▶ **TASK OBJECTIVE**
Decide whether each statement below agrees with the passage on class resentment, and support each yes or no with the deciding words from the passage, quoted exactly. (a) The Financial Aristocracy can report income as capital gains, which are taxed at a lower rate than earned income. (b) The paperwork placed on State dependents is meant to catch fraud. (c) The Oligarchs live in the same bubble as the state managers and technocrats.

Upper Caste entrepreneurs resent the heavy regulatory burdens and the privileges lavished on corporations and the super-wealthy.
The Upper Caste also resents the Oligarchs and New Nobility who pay a lower percentage of their income in taxes. The Financial Aristocracy can work the tax system to report income as capital gains (a much lower rate than earned income) and use a vast cornucopia of tax breaks and subsidies to reduce their tax burden.
The wage-earning lower classes resent the Upper Caste and the Oligarchs for obvious reasons, but they also resent the State dependents, many of whom live better than those working one of America’s tens of millions of low-paid, few-benefits jobs.
You might expect State dependents to love their servitude, but they have reasons to resent the State as well. Dependency breeds resentment, and this is exacerbated by loads of paperwork (imposed to weed out fraud and scammers) and the general inadequacy of many state benefits.
Meanwhile, the state managers/technocrats and politicos live in the same bubbles as the New Nobility. (The Oligarchs live in a much more rarified bubble, of course.) For these Protected Few, the system works great for me so it must work great for everyone else. Alas, it only works for the top slice of American society which vigorously maintains the bubble separating it from the coarse realities of the bottom 80%.

Questions on scene geometry
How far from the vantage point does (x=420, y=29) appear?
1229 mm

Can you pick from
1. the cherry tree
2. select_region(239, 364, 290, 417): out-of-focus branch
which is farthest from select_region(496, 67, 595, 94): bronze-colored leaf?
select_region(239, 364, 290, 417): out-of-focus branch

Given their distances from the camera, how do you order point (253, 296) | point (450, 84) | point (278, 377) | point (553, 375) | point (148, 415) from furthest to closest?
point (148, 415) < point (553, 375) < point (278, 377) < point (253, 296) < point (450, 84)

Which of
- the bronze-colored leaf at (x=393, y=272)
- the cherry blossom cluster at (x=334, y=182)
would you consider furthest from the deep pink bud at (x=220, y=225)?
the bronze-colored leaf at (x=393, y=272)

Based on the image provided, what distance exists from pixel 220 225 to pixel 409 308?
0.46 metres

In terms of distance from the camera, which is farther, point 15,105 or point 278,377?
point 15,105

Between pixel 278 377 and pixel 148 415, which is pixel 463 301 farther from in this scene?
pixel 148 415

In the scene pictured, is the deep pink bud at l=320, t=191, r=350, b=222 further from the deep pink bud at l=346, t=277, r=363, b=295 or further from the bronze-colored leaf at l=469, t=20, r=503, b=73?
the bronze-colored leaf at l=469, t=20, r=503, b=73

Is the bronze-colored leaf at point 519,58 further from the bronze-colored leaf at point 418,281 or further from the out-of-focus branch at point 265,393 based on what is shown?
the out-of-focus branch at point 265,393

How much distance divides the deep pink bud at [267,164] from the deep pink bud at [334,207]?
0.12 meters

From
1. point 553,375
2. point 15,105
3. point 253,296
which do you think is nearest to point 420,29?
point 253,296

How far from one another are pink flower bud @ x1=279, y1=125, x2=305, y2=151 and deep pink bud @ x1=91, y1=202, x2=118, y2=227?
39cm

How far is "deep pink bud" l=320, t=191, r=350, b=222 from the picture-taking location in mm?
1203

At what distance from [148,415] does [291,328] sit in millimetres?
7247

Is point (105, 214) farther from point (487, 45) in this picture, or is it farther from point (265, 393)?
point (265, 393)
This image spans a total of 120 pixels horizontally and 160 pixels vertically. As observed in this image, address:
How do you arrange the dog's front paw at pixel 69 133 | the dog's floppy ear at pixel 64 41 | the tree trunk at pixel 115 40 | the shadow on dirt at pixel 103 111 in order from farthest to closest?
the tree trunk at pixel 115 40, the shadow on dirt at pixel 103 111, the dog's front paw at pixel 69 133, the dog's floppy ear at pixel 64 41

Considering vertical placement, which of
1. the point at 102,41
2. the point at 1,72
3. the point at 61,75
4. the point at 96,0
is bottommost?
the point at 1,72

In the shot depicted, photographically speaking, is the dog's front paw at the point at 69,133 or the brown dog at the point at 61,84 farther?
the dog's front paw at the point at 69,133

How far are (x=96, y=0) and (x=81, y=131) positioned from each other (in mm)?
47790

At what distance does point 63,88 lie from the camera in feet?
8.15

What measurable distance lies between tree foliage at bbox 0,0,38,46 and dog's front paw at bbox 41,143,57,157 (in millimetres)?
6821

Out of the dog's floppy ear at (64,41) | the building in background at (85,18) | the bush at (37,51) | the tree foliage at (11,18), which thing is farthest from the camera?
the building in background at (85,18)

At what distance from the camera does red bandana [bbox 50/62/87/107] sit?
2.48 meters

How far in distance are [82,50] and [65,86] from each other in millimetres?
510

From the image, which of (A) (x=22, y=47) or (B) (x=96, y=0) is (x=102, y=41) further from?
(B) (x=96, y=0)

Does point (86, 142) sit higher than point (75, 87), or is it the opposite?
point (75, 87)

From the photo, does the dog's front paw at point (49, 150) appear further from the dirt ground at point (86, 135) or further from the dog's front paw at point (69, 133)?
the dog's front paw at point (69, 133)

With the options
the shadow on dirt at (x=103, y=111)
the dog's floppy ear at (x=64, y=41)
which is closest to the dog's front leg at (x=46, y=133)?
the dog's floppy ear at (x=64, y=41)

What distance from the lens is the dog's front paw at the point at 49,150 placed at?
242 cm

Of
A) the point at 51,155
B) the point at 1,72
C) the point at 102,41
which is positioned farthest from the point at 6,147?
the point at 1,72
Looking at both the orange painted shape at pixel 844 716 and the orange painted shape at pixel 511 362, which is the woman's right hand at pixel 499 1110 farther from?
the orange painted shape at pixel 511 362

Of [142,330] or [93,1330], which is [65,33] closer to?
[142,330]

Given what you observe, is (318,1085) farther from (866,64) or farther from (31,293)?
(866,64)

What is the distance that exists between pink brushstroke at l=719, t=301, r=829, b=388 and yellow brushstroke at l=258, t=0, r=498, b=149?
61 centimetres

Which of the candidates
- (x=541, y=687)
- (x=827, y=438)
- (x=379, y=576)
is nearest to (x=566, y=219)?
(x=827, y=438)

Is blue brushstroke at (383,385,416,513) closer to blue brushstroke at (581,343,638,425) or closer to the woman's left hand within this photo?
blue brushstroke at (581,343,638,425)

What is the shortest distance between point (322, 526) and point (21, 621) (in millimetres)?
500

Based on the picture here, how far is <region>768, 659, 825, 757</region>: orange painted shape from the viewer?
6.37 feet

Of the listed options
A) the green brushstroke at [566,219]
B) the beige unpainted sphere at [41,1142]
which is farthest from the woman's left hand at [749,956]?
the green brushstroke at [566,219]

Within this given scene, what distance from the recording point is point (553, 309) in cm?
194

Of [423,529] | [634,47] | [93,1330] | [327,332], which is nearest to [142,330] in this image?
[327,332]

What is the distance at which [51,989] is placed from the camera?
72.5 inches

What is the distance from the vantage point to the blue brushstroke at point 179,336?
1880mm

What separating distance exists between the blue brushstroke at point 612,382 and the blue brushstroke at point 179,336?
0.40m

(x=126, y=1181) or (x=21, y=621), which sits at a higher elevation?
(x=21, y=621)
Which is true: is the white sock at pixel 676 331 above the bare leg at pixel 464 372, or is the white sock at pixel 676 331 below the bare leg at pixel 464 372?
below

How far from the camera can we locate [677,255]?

▶ **RESULT**
(a) Yes: "report income as capital gains (a much lower rate than earned income)"
(b) Yes: "imposed to weed out fraud and scammers"
(c) No: "(The Oligarchs live in a much more rarified bubble, of course.)"